我が国における科学技術の水準の向上を図り,もって我が国の経済社会の発展と国民の福祉の向上に寄与するとともに世界の科学技術の進歩と人類社会の持続的な発展に貢献すること (科学技術基本法第一条)

資源が乏しく,一方で生活水準や労賃の高い日本がさらに発展,あるいは現在の水準を維持するためにも科学技術水準を維持・活用することが必要

科学(science), 技術(technology)

西周(にしあまね)が明治初期に『エンサイクロペディア』を紹介した『百学連環』の中で初めて使われる.以下のように訳した.

  • Science => 学術
  • Liberal Arts => 芸術
  • Mechanical Arts => 技術

技術という言葉は国内に定着した早い時期から,近代文明の成果を移植する現場で必要な職務を示す言葉として用いられてきた (p.7)

幕末,とくにペリー来航からの10年間ほどで新技術がぞくぞく.海湾に備える砲台やら洋式帆船.

1862年,オランダにはじめての本格的な留学生を送る.西周,伊藤方成ら.技術面では軍事中心だったが人文・医学も含め幅広く吸収しようと.

1870(明治3)年に工部省(こうぶしょう)がおかれる.外国人らの指導のもの進められていた官営事業を管轄しつつ,工業全般の奨励も.翌年「工部大学校」設立.

1797年の昌平坂学問所が開成学校,医学校などと一緒に1869年「大学校」となり, 紆余曲折あって1877年に「東京大学」となる.帝国大学東京帝国大学などを遷移して1947年再び「東京大学」に

第一次世界大戦では毒ガスや航空機といった科学技術が戦況を左右し,科学者の戦争などといわれる.

大戦前年の1913年にアメリカから帰国した高峰譲吉の発案により,1916年に国営研究所として「理化学研究所」が設立.寄付金は予定の半分程度しか集まらなかったが,皇室下賜金や政府補助金なども投入.ただし当時は工業界への寄与は工業試験場には及ばず.

陸軍1919年「陸軍技術本部」「陸軍科学研究所」.兵器・兵器材料に関する科学研究.

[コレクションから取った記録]
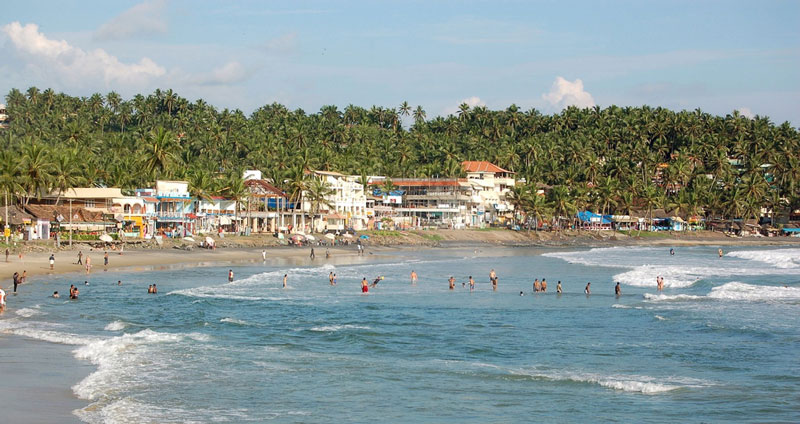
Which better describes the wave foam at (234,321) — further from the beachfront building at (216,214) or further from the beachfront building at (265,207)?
the beachfront building at (265,207)

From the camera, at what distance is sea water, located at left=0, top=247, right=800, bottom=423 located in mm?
19547

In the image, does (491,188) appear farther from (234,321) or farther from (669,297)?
(234,321)

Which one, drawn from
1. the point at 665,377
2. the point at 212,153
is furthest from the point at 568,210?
the point at 665,377

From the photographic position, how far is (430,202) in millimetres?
117250

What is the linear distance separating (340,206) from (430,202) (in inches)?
798

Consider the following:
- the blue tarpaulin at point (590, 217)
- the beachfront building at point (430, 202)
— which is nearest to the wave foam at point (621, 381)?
the beachfront building at point (430, 202)

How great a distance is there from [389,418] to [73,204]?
202 ft

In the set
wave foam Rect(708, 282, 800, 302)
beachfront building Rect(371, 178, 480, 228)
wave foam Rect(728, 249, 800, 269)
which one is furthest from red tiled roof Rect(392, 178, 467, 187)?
wave foam Rect(708, 282, 800, 302)

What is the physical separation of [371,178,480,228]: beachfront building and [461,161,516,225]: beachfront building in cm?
427

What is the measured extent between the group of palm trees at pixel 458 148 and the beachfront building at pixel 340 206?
3842 mm

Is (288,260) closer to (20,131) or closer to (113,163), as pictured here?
(113,163)

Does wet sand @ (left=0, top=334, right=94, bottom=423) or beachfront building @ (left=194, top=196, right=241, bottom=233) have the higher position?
beachfront building @ (left=194, top=196, right=241, bottom=233)

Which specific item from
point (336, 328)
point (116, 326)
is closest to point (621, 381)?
point (336, 328)

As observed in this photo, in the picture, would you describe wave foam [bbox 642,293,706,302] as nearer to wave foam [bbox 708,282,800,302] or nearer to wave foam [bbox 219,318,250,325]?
wave foam [bbox 708,282,800,302]
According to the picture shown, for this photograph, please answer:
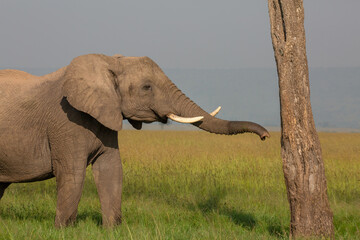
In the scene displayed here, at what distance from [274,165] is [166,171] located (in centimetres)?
342

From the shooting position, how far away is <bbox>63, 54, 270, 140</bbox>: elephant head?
7973 mm

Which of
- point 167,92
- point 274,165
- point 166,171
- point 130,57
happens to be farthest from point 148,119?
point 274,165

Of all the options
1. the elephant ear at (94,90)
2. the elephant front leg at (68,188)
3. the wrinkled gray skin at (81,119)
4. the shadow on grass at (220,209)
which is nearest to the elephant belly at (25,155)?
the wrinkled gray skin at (81,119)

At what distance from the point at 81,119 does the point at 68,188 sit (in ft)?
3.48

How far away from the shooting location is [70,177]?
810 centimetres

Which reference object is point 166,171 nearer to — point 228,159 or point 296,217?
point 228,159

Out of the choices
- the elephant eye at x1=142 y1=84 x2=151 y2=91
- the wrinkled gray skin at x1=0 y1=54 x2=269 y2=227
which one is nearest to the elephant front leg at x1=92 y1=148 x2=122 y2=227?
the wrinkled gray skin at x1=0 y1=54 x2=269 y2=227

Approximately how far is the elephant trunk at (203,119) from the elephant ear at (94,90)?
87cm

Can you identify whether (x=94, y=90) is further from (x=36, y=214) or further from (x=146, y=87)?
(x=36, y=214)

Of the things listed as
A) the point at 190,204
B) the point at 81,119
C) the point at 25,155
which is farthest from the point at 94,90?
the point at 190,204

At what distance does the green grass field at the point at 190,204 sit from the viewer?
773 cm

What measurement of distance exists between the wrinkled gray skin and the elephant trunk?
0.01m

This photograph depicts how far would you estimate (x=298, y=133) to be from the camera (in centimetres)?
744

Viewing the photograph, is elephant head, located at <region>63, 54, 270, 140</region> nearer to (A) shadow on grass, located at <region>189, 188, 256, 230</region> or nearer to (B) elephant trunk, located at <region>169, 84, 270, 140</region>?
(B) elephant trunk, located at <region>169, 84, 270, 140</region>
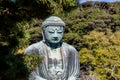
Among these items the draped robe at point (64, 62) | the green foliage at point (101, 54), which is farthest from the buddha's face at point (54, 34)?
the green foliage at point (101, 54)

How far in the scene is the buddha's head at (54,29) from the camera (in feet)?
26.4

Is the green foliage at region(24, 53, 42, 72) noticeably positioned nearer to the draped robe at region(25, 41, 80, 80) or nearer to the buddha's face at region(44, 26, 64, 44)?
the draped robe at region(25, 41, 80, 80)

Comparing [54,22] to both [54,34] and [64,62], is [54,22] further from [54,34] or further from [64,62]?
[64,62]

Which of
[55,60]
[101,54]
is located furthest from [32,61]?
[101,54]

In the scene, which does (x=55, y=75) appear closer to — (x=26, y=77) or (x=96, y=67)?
(x=26, y=77)

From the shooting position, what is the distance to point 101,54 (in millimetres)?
→ 33156

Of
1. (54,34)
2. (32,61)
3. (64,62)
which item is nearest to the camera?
(32,61)

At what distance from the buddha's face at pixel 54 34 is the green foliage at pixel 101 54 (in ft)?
73.3

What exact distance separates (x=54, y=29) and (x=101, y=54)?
25.2m

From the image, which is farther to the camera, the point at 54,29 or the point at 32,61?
the point at 54,29

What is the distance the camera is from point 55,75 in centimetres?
791

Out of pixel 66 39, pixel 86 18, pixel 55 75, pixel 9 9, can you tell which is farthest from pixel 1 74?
pixel 86 18

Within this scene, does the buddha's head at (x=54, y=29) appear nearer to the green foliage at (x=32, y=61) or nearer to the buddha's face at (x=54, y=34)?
the buddha's face at (x=54, y=34)

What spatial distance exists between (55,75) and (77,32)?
28916mm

§ 課題 1
科学技術史の文章の「西周(にしあまね)が明治初期」から「も.翌年「工部大学校」設立.」までをすべて、「オランダ」を「イギリス」に置き換えて書き直せ。
§ 課題 2
科学技術史の文章を、最後の文の後から書き継げ。

§ 記述解答 1
西周(にしあまね)が明治初期に『エンサイクロペディア』を紹介した『百学連環』の中で初めて使われる.以下のように訳した.

  • Science => 学術
  • Liberal Arts => 芸術
  • Mechanical Arts => 技術

技術という言葉は国内に定着した早い時期から,近代文明の成果を移植する現場で必要な職務を示す言葉として用いられてきた (p.7)

幕末,とくにペリー来航からの10年間ほどで新技術がぞくぞく.海湾に備える砲台やら洋式帆船.

1862年,イギリスにはじめての本格的な留学生を送る.西周,伊藤方成ら.技術面では軍事中心だったが人文・医学も含め幅広く吸収しようと.

1870(明治3)年に工部省(こうぶしょう)がおかれる.外国人らの指導のもの進められていた官営事業を管轄しつつ,工業全般の奨励も.翌年「工部大学校」設立.

§ 記述解答 2
海軍1923年「海軍艦型計画書」「航空機実験所」などを統合し「海軍技術研究所」発足. のちに海軍依託学生の採用範囲を,帝国大学から東京・大阪高等工業学校(のちの東工大・大阪工業大)や早稲田などにも拡張.

1879年,先進諸国のアカデミーを模して「東京学士会院」を設立.明治末年には賞金・研究費の交付による研究奨励を開始.1910年に皇室より賞典資が下賜されることになり,恩賜賞開始.また三井と三菱,住友と古河からも寄付が.

南洋技術,太陽観測,火山・温泉地下熱,科学博物館の設立などなどぱらぱら出始めてきたので1921年に「研究の連絡統一に関する建議」として,政府があらたに科学研究所などを設置する際はあらかじめ学術研究会議に諮詢(しじゅん)するよう求める.

1933年,日本学術振興会.学士院長,東京帝国大学総長,日本工学会会長の呼びかけで.貴族院衆議院での満場一致,下賜金をへて設立.設立当初から最大の研究奨励機関となった規模.

1940年「科学技術新体制確立要綱」."日本的性格を持つ技術・自給資源による国防産業の積極的振興策" を確立すると

当時技術者不足にもかかわらず官立高等学校の理系志望者が減少しており,

高度国防国家建設のための科学技術振興の必要性と若者の理系離れを前提に,科学技術政策は発足したのである.(p.73)

1942年「技術院」の開庁.工業研究,試作奨励.地質調査とか技術者育成にも力をいれたかったが,陸軍を中心に航空技術を重視する主張が強く果たせず.

技術院は同年「科学技術審議会設置要綱」を作成.統合しようとしたが

科学技術審議会は「科学技術最高国策に関する重要事項を調査審議する」という本来の目的は達成できず,担当各省ごとの審議会をつくったようなものであった (p.81)

こうしてバラバラに作ったがゆえに敗戦の混乱を超えて遺産を残せた,とも考えられるので皮肉なもの.

陸海軍の研究機関は戦時下に急速に拡大・改編.技術系軍人たちも急速に増員.明治以来海軍と大学の関係は深い.陸軍も徐々に.

結局のところ,科学技術研究を統制し,その発展を推進する強力な機関は生み出されなかった.しかし以上のような軍の技術部門のあり方,文部省と関係団体の協力姿勢,また産業技術振興への商工省はじめ各省の積極姿勢,そして戦時下の限られた時間と当時の技術水準を考えると,はたしてそのようなものは必要だったのかという疑問が湧いてくる.技術院に結実する「科学技術新体制」の運動は,在来の官庁を刺激し,科学技術への取り組みを積極的にさせた効果はあった.そのような触媒的役割を果たしたのがこの時期の科学技術政策であったといえよう.(p.96)

戦後,科学は希望の言葉となる.早くも終戦の4日後には朝日新聞は「一路科学の勃興へ」と見出しを.

精神主義原子爆弾をはじめ科学の力にわかりやすく敗北した経験をして「我々の日常生活万端の現象をすべて科学的に切替へる」と言わしめる.

科学的と思われた社会主義への憧憬にもつながったり.

「欧米追従主義」の日本の科学者・技術者への批判

解決の難しい題目と取組むことを極力避け,なるべく容易に結論の見出せさうな題目のみを取上げんとする科学者精神とはおよそ逆の安易な功利主義的弊風を将来した.従って学者の食ひつく戦時研究の題目が軍事上の要請からいへば大部分粕ばかりであったこともまたとうぜんであった.(p.98)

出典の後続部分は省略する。